● **EXTRACT**
# GOSM with a Smoke Pistol



## richoso1 (Sep 28, 2008)

Gloria brought home 6 bags of Mesquite and Hickory chips that she found for .99¢ a bag. I didn’t have the heart to say I only use chunks. While trying to find room for the chips in my BBQ storage container, I came across my old Smoke Pistol, and the light came on. I’ll use the SP for the fan only, and direct the air towards the coals and chips that Gloria brought me. I pushed the power cord through one of the bottom intake vents. I lit the coals with a chimney starter, I then moved them to the GOSM. I used the original cast iron firebox cover with foil on it, and placed the coals and chips on it. The GOSM had been in the shade all afternoon, so I didn’t have a hot cabinet to start out with. I smoked some cheddar and Monterey jack strips along with some NM Sandia chile that I had peeled the skin off after being fire roasted on the grill. Smoked them for 1 hr. with temps ranging 90-94 and then I just let the fire die. Feeding the fire 1 chip at a time is time consuming. So, next time I’ll have much more to smoke. BTW, I never did reorganize the BBQ storage container...

● **REQUIRED TASKS**
a. Name each food the smoking post says was smoked in the GOSM.
b. Write what could come next in the forum post about cold smoking with the Smoke Pistol fan, picking up after its final sentence.

[Collected data]

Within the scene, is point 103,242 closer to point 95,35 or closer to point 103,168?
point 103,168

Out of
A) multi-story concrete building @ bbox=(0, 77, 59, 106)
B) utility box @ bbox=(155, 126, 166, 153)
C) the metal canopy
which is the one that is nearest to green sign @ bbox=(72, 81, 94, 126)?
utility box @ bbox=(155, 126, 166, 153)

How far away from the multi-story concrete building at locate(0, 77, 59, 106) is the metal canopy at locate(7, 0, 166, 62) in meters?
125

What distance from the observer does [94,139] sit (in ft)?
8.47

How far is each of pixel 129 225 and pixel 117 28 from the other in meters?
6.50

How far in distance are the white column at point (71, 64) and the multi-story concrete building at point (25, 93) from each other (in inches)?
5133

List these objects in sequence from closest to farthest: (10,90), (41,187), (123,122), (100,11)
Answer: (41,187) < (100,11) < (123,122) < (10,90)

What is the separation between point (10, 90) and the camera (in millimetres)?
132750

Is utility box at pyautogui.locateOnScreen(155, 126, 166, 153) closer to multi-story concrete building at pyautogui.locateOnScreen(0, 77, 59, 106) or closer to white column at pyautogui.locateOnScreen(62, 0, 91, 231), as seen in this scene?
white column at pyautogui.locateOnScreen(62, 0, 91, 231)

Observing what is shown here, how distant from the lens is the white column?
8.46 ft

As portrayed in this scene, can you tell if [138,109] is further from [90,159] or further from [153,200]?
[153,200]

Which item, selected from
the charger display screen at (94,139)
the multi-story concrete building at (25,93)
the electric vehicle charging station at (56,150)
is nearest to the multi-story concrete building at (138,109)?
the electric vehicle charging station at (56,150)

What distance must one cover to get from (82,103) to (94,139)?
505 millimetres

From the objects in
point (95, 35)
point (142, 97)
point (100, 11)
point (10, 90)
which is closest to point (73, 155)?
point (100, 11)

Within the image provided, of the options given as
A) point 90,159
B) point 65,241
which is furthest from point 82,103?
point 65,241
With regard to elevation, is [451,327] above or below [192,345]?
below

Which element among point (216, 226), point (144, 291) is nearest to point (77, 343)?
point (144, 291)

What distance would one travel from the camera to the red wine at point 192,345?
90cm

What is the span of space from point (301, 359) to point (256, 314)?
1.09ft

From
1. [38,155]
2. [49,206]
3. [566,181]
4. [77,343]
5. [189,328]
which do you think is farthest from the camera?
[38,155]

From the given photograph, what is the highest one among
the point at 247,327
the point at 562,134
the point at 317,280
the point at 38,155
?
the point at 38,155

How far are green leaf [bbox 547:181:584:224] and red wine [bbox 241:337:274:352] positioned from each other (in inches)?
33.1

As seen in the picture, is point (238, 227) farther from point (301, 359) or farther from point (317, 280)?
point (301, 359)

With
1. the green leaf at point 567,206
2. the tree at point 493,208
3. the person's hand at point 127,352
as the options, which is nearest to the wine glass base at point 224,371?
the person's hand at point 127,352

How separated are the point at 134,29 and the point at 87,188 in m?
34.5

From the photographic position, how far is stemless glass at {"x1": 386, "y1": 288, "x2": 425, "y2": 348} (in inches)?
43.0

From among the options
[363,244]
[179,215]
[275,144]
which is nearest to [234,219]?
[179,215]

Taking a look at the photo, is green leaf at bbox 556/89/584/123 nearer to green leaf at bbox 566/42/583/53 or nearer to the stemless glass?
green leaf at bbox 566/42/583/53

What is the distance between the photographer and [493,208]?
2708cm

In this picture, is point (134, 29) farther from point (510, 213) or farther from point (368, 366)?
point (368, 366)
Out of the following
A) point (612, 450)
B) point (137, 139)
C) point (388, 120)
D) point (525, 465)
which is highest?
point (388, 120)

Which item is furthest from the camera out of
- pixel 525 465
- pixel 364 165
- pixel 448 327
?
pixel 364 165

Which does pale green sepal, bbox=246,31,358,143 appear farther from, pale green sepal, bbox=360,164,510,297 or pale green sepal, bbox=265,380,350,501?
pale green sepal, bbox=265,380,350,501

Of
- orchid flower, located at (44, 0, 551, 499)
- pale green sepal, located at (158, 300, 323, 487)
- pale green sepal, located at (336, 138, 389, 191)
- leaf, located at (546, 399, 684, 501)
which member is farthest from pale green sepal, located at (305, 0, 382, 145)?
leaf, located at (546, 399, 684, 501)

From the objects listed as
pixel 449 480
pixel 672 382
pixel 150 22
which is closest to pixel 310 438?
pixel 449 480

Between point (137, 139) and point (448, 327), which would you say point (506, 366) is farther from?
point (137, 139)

● **IN RESPONSE**
a. Cheddar strips, Monterey jack strips, and NM Sandia chile.

b.
----------



## ron50 (Sep 28, 2008)

MMMM I like. Peppers and cheese. I love that combination.


----------



## richtee (Sep 28, 2008)

Wow... very inventive Rich!  Sure looks SPICY!   Whee!


----------



## chef_boy812 (Sep 28, 2008)

awesome, I love rigged up gear!
nice looking pepperstoo!


----------



## curious aardvark (Oct 1, 2008)

smoke pistol ? 
1) what is it. 
2) where's it come in to the equation. Can only see woodchips and charcoal in the pics. But then I have no idea what else I'm looking for ;-)


----------



## richoso1 (Oct 1, 2008)

1. In brief, a Smoke Pistol is a smoke generator thats burns pellets and uses a gravity feeding system. It has an adjustable electrric fan.
2. I'm only using it for the fan, to keep the coal and chips burning. Like blowing on the end of a cigarette. I used the Smoke pistol in it's original use, with very limited success.


----------



## curious aardvark (Oct 1, 2008)

ah ha - thought that's what it had to be - but then couldn't see any smoke coming out of the red box thing :-)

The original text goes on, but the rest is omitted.